#### [PROMPT]
Print the lines below, starting with the line that contains "Etiaxil Deodorant Anti-Transpirant" and ending with the line that contains "В Калининграде прошел", both included. Leave the pictures out of your answer.

#### [INFORMATION]
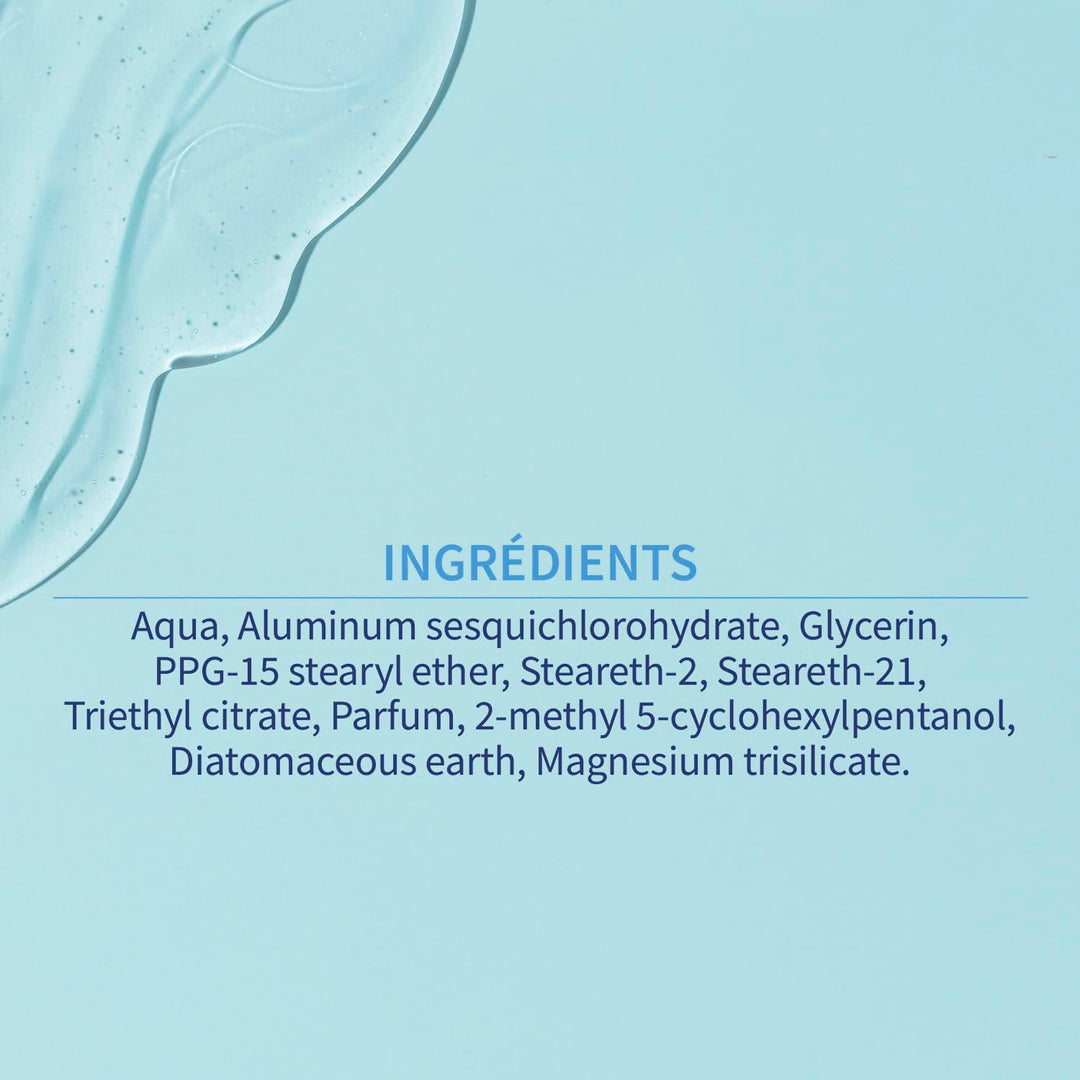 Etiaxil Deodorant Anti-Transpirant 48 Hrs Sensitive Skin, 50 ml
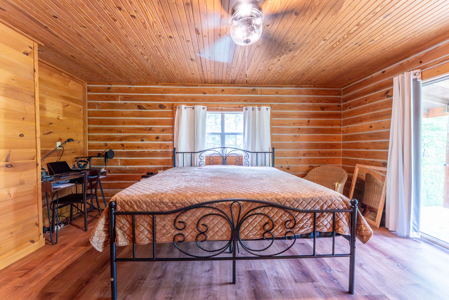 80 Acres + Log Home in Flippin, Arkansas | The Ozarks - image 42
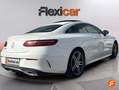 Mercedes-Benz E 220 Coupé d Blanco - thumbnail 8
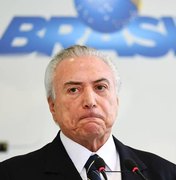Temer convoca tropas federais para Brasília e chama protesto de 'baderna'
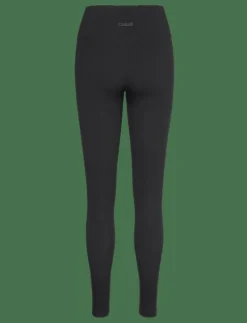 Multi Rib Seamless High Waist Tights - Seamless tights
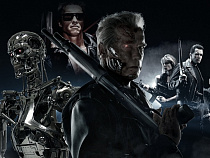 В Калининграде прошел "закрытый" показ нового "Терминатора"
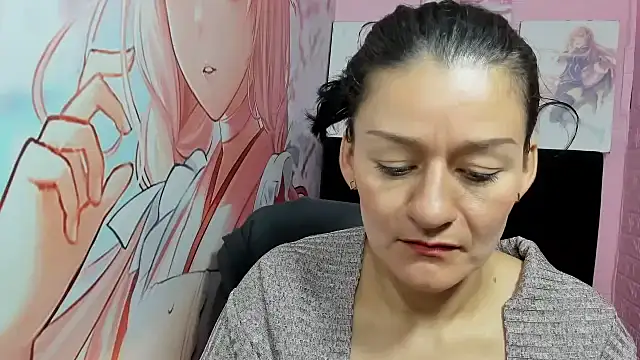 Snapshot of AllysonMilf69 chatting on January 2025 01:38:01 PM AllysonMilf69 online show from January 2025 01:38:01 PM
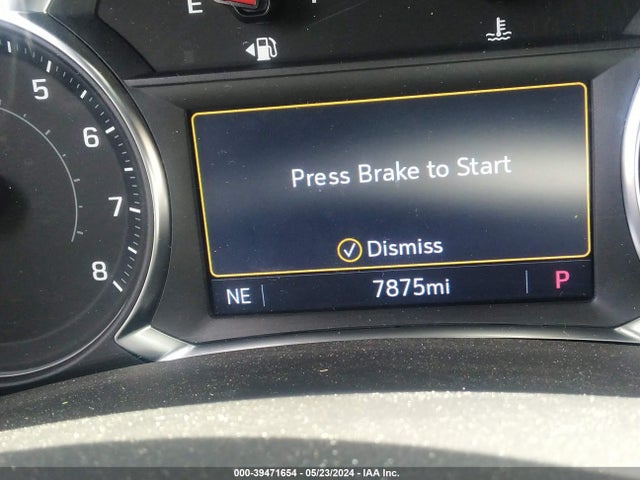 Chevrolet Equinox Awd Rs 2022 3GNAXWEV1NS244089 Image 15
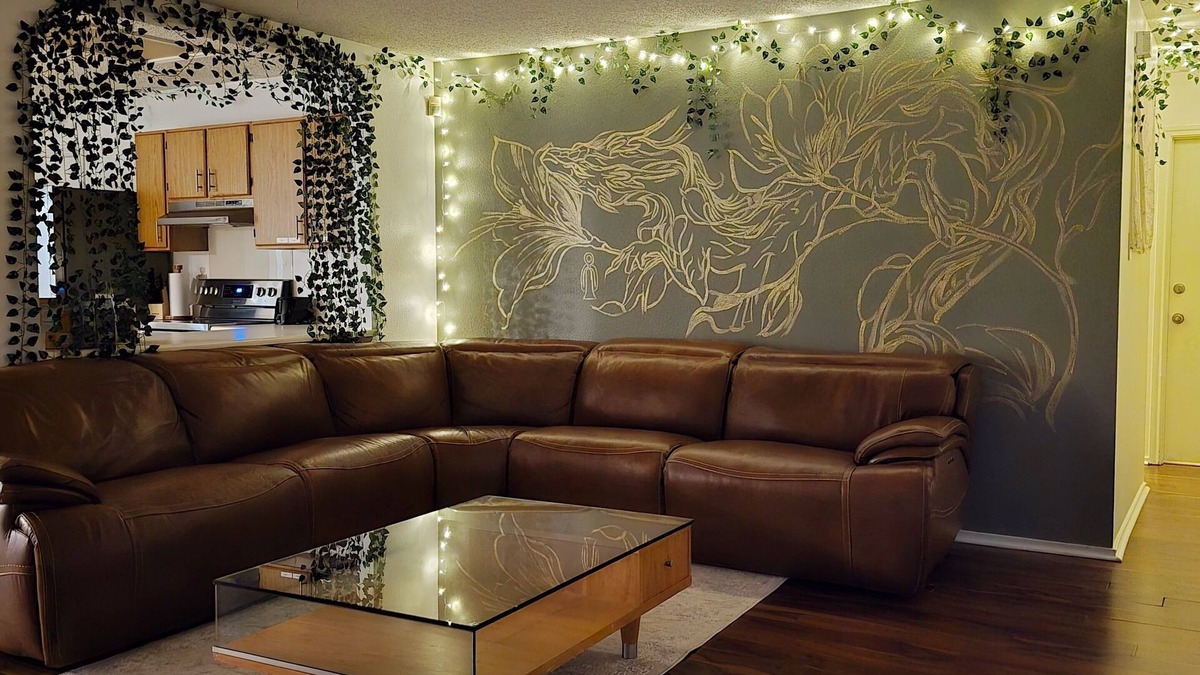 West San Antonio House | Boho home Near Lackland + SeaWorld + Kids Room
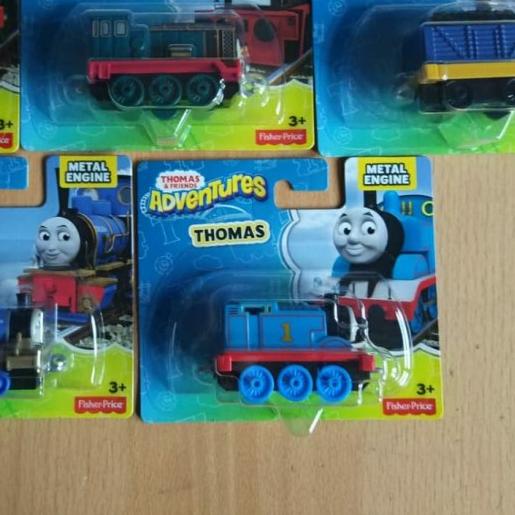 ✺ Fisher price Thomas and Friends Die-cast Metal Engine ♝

---

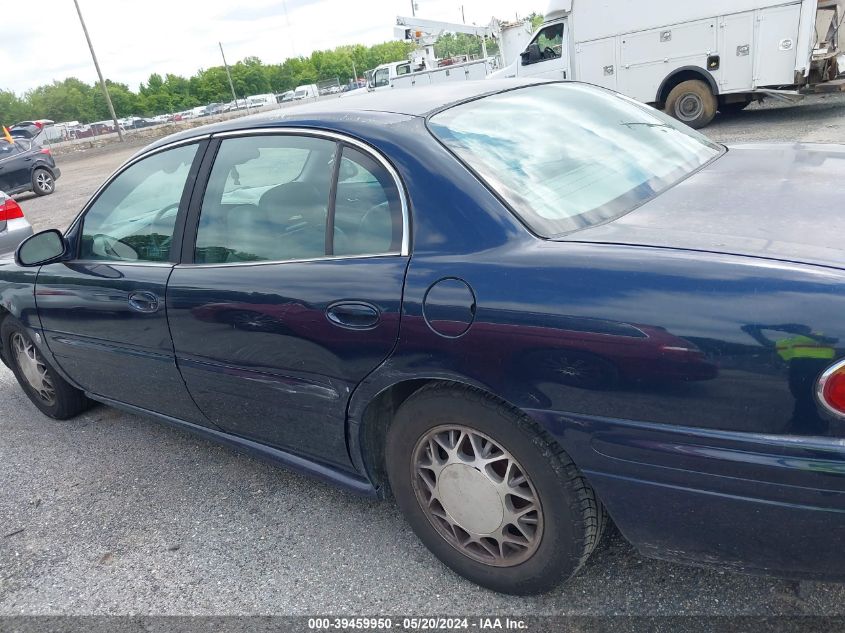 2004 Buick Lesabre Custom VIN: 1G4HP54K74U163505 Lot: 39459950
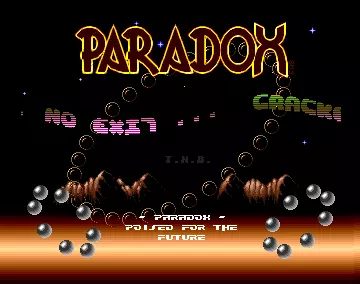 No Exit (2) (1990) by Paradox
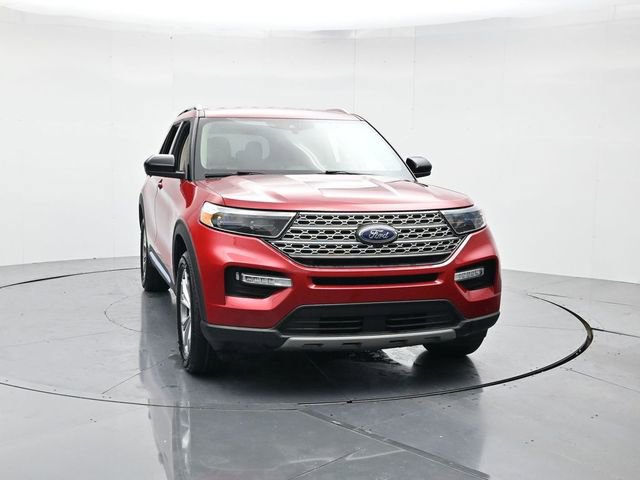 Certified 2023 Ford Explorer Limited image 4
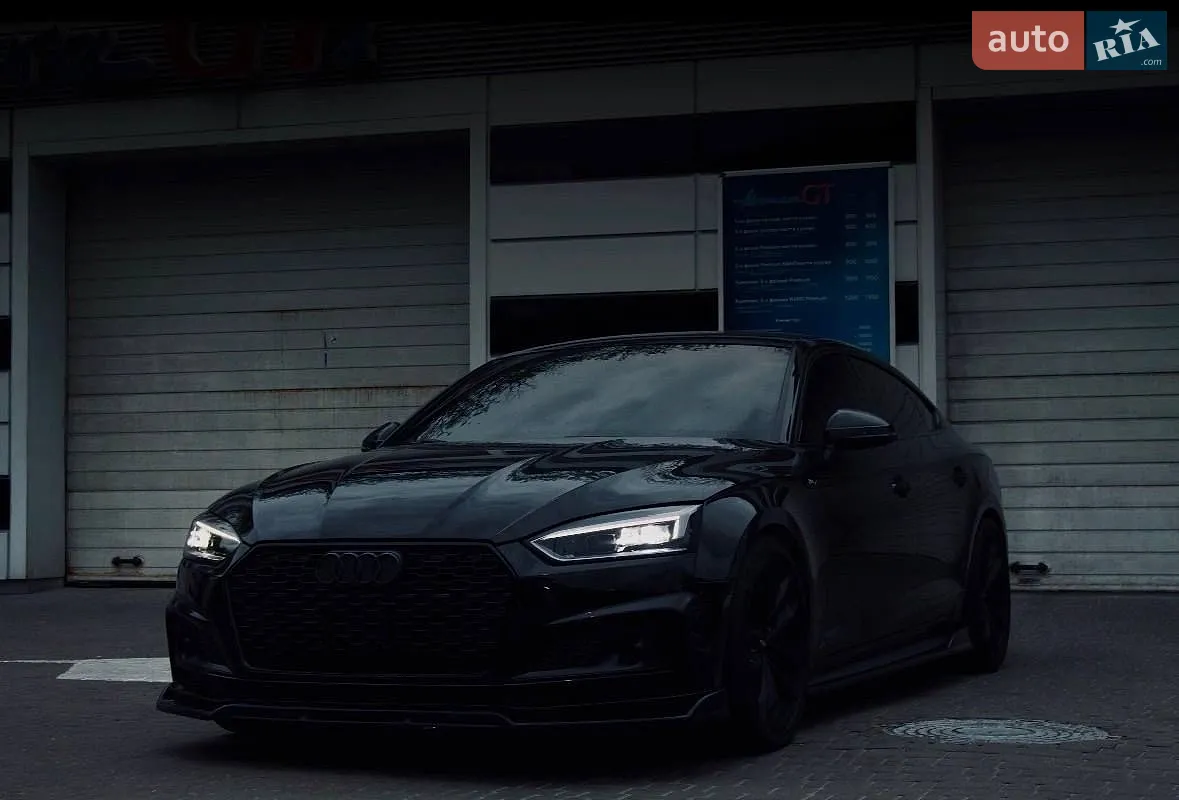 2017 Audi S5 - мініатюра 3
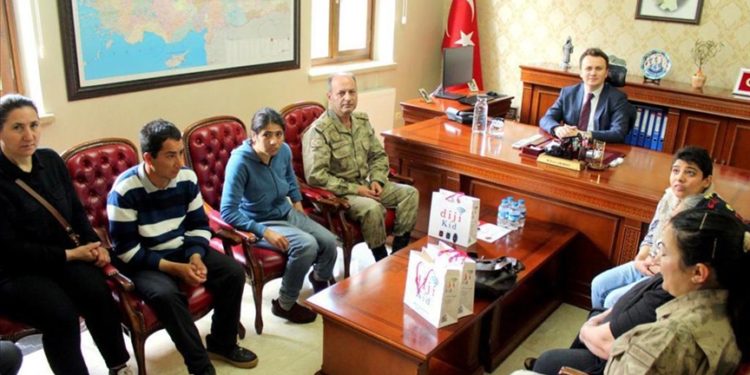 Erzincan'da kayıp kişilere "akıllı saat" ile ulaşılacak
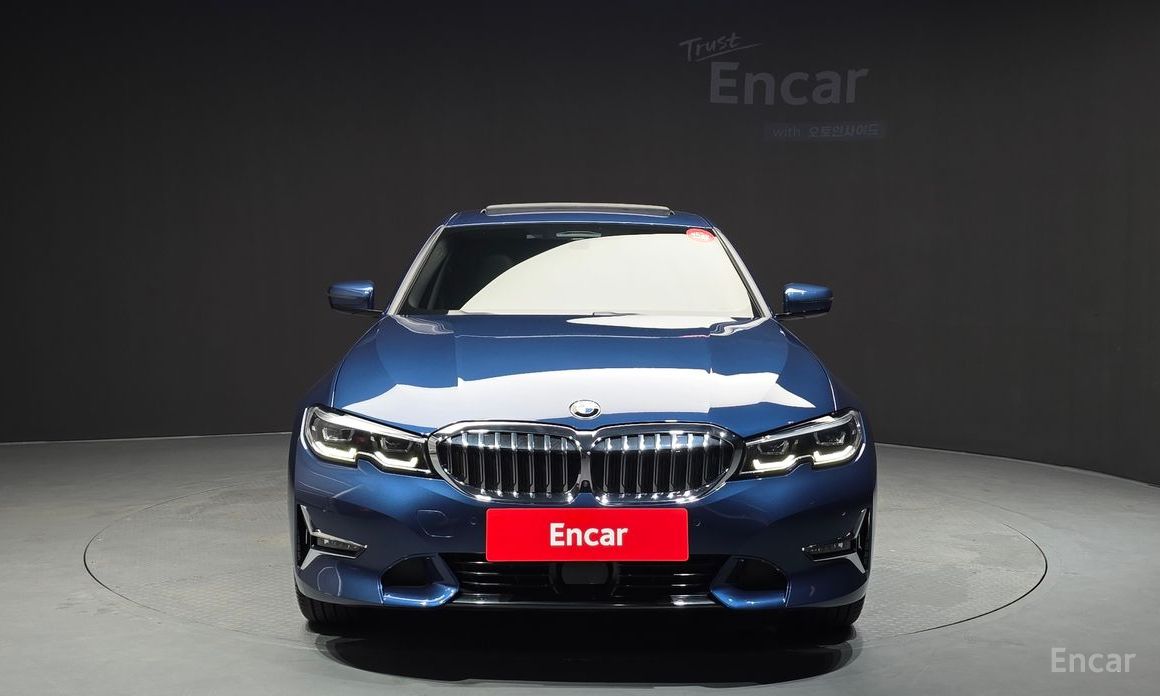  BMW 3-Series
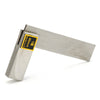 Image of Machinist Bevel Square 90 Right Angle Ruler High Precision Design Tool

#### [OUTPUT OF THE TASK]
 Etiaxil Deodorant Anti-Transpirant 48 Hrs Sensitive Skin, 50 ml
 80 Acres + Log Home in Flippin, Arkansas | The Ozarks - image 42
 Mercedes-Benz E 220 Coupé d Blanco - thumbnail 8
Temer convoca tropas federais para Brasília e chama protesto de 'baderna'
 Multi Rib Seamless High Waist Tights - Seamless tights
 В Калининграде прошел "закрытый" показ нового "Терминатора"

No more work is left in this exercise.